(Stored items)
>>>
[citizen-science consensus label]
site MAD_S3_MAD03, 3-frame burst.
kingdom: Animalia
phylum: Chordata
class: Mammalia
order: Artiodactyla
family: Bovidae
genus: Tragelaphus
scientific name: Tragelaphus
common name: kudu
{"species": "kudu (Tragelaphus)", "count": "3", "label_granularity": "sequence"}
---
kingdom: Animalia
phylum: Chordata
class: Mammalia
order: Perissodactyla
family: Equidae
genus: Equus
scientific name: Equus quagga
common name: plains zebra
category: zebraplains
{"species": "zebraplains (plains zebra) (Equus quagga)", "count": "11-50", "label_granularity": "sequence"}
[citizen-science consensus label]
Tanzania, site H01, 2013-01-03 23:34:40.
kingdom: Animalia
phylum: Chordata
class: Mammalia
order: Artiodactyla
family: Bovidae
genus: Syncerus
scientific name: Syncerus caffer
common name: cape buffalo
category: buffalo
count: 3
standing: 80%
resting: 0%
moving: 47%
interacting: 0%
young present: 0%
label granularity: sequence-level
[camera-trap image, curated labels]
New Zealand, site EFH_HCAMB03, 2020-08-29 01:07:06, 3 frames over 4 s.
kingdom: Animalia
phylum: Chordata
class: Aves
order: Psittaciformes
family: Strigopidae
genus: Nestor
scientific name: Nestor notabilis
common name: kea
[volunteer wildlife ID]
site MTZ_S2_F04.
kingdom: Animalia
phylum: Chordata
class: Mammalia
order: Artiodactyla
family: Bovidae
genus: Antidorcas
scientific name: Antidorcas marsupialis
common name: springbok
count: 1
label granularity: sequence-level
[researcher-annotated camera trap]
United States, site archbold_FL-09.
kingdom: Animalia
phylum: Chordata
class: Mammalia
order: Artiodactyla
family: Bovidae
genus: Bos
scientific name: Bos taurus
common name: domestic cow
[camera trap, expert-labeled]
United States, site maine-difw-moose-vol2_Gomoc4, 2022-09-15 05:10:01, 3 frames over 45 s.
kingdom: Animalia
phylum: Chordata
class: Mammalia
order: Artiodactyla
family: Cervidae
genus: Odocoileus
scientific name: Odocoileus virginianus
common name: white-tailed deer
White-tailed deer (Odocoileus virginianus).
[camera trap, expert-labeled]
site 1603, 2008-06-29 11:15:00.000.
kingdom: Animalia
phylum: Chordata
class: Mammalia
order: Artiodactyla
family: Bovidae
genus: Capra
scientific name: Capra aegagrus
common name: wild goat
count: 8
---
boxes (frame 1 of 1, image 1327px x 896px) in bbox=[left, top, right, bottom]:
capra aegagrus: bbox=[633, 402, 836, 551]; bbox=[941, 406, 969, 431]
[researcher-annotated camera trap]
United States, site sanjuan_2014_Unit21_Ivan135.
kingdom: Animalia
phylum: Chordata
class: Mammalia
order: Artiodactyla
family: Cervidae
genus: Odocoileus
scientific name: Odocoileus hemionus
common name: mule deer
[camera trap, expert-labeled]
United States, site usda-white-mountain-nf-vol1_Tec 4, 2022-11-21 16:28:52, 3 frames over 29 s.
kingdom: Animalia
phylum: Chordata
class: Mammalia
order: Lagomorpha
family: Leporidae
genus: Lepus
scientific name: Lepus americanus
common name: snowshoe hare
<<<
Count how many lines above contain the word "Tragelaphus". Reply with the number alone.

3